Was fun to watch with the case off as internally it used the track step indicator to switch between which disk was in use dividing the track count by three.

For the life of me I can't remember what it was called. I was thinking something like that might be handy for a lot of old retrocomputers where there is no easy way to add a hard drive interface... just give it a pretend 240 track floppy. Could even work on a tandy or PCjr, you just set up the disk with driveparm.

Does anyone else remember a device like that? What brought it to mind was a buddy of mine is trying to fix a corrupted server at work, only to find out his predecessor set it up in RAID 3. Lose one disk... you're pretty well shtupped.
The Model II optionally used a 3-bay 8 inch drive setup. That would would give you a total of four 8 inch drives. Don't remember the exact nomenclature for that setup, but Shugart comes to mind. You might want to vistit the old Tandy sites and check it out.
http://en.wikipedia.org/wiki/Shugart_Associates
 
Ira Goldklang would probably know.

The only multiple-floppy-per-spindle drives that come to mind are the PerSci 8" models 27x and 29x. But those used only 2 diskettes per spindle.

There was another outfit that offered a magazine drive with several floppies (nonstandard) per cartridge that could optionally be addressed as a single floppy.

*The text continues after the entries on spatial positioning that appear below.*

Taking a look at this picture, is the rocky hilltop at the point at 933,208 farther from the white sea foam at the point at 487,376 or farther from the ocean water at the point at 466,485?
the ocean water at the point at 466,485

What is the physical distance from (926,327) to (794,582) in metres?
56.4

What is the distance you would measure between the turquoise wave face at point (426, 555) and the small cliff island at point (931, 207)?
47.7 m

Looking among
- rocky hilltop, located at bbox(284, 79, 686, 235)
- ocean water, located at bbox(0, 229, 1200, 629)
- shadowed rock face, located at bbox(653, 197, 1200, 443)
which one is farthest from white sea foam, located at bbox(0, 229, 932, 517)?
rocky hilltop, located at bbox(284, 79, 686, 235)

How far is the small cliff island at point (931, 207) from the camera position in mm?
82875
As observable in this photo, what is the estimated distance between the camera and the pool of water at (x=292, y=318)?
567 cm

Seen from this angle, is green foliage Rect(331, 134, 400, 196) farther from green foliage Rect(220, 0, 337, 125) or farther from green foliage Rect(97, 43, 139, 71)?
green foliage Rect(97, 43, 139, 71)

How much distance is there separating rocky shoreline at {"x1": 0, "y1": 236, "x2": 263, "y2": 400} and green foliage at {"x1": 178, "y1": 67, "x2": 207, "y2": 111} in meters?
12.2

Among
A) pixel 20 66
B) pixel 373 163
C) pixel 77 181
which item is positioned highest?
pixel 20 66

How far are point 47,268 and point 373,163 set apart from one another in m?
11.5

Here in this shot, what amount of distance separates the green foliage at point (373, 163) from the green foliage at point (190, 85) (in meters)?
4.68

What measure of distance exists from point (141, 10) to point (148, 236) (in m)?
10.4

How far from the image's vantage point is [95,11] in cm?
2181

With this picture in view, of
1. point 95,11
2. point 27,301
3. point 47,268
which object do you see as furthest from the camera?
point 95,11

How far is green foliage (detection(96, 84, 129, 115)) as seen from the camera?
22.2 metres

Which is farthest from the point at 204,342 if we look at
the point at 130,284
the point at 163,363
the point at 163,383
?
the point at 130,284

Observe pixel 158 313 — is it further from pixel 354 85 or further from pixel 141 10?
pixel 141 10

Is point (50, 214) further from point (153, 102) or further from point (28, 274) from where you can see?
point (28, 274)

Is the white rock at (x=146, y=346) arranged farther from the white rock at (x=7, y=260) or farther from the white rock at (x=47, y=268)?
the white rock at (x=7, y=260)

It was sold for Tandy and Apple, but I don't think that's what you're thinking of either.
 
I have the 3 disk expansion unit for the TRS-80 Model 2. I was told they were Shugarts. All I know is, they're damn heavy!! :)
 
I remember that from having a model 2, but the item I'm thinking of fit into a single full height drive bay -- NOT three separate drives side-by-side. Much like the 2/3rds height dual drive in my Sharp Luggable, only it accessed them as a single drive. The entire unit was no larger than a Apple Disk II or the standard external floppy for a Coco.

A buddy of mine who used to work at 80 Micro (I live just over the hill from Peterborough) says he remembers it, and thinks it was called a "Flopstore".
 
I remember that from having a model 2, but the item I'm thinking of fit into a single full height drive bay -- NOT three separate drives side-by-side. Much like the 2/3rds height dual drive in my Sharp Luggable, only it accessed them as a single drive. The entire unit was no larger than a Apple Disk II or the standard external floppy for a Coco.

A buddy of mine who used to work at 80 Micro (I live just over the hill from Peterborough) says he remembers it, and thinks it was called a "Flopstore".
Question: Are we still talking about a 8" floppy drive. The Model II itself has a single full height 8" floppy.
 
Question: Are we still talking about a 8" floppy drive. The Model II itself has a single full height 8" floppy.

I was NEVER referring to a 8" floppy in the first place -- see my original post? 5.25" fits in a SINGLE full height bay! Model IIII. Single floppy connector, pretended to be a single drive, mounted three floppies at once sharing a single drive motor.
 
There was a 5.25" magazine-loading drive that could make several floppies look like a single large one (by automatically shuffling them in and out of the drive) that was available for both Apple II and the TRS-80. But that's not what you're talking about.

As a matter of fact, I can't even get my head around how a single shaft could service three floppies--how would you insert a disk into the middle one?

But as I said, if it was Tandy-related, Ira Goldklang would know. Have you dropped a note to him? He does answer his email.